Fig. 2.Schematic of the “classic renin-angiotensin system (RAS)” and “anti-RAS” arms in different conditions as follows: physiology (A, top), severe acute respiratory syndrome coronavirus 2 (SARS-CoV-2) infection (A, bottom), angiotensin II type 1 receptor blocker (ARB) therapy (B, top), and angiotensin-converting enzyme inhibitor (ACE-I) therapy (B, bottom). The schematic includes circulating factors and local synthesis by the main cells involved (pneumocytes type 1 and 2, interstitial mesenchymal cells, and capillary endothelium). The thickness of the connecting lines and arrows or dashed arrows represents proportional increases or reductions of the pathways. SARS-CoV-2 infection might lead to a downregulation of ACE2 with a consequent decrease of the anti-RAS arm, mainly Ang(1–7) and alamandine. Treatment with ARB could counteract this imbalance, through angiotensin II type 1 receptor (AT1R) blockade and the angiotensin II (Ang II) increase, moving the pathway toward anti-RAS prevalence. The reequilibrium of the anti-RAS arm could be done also likely by treatment with ACE-I through a different mechanism [increased availability of Ang(1–9), decreased degradation of Ang(1–7)] that also involves angiotensin II type 2 receptor (AT2R) stimulation.

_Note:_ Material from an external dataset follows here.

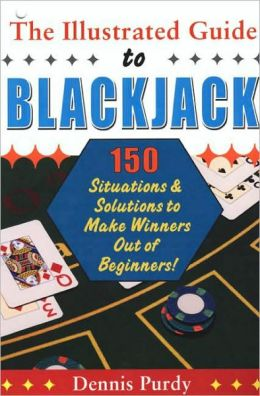Illustrated Guide to Blackjack: 150 Situations and Solutions to Make Winners Out of Beginners!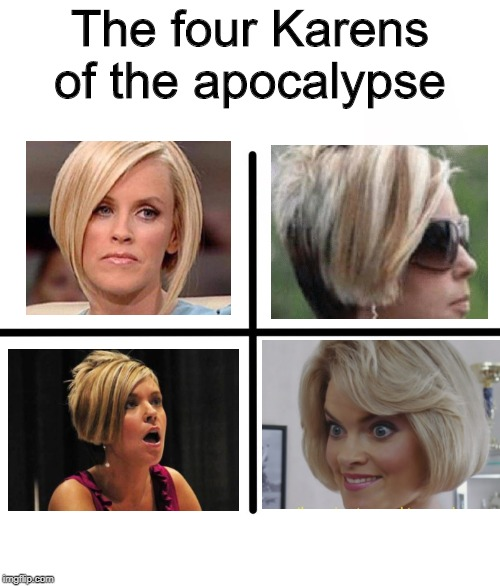 The four Karens of the apocalypse - Imgflip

ACE, angiotensin-converting enzyme; ACE2, angiotensin-converting enzyme 2; Ang, angiotensin; AD, aspartate decarboxylase; MasR, Mas receptor; MrgD, Mas-related G protein-coupled receptor D; AT1R, angiotensin II type 1 receptor; AT2R, angiotensin II type 2 receptor.
Pathophysiological and clinical potential benefits of RAS inhibitors in COVID-19, based on experimental and clinical studies
| Pathophysiological Benefits | Clinical Implications |
|---|---|
| Less injury to lung alveolar cells and capillary endothelial cells and enhanced repair by MSCs | Preservation of functioning alveolo-capillary membrane for proper gases exchanges |
| Less vascular permeability | Reduced alveolar/interstitial transudation of fluids and exudation of proteins and cells |
| Less proinflammatory cytokines production | Reduced inflammation |
| Less interstitial-mesenchymal cell proliferation and less production of TGF-β | Reduced pulmonary fibrosis and preserved lung compliance |
| Less coagulation cascade activation within the pulmonary vasculature | Reduced pulmonary vascular thrombosis |
| Less lung oxidative stress (less ROS) and vasodilation | Reduced pulmonary arterial pressure |
| Less angiotensin II and aldosterone production with less sodium reabsorption and vasodilation | Reduced blood pressure and HMOD |
| Less VSMC and myofibroblast proliferation and migration | Reduced myocardial, glomerular, and systemic vascular fibrosis |
| Less oxidative stress (less ROS) with improved endothelial function and less inflammation | Reduced atherosclerosis and proteinuria |
| Less coagulation cascade activation within the systemic vasculature | Reduced risk of systemic thromboembolism |
| Less mitochondrial dysfunction | Reduced insulin resistance and balanced energy metabolism |
TGF-β, transforming growth factor-β; MSCs, mesoderm-derived mesenchymal stem cells; ROS, reactive oxygen species; HMOD, hypertension-mediated organ damage; VSMC, vascular smooth muscle cells.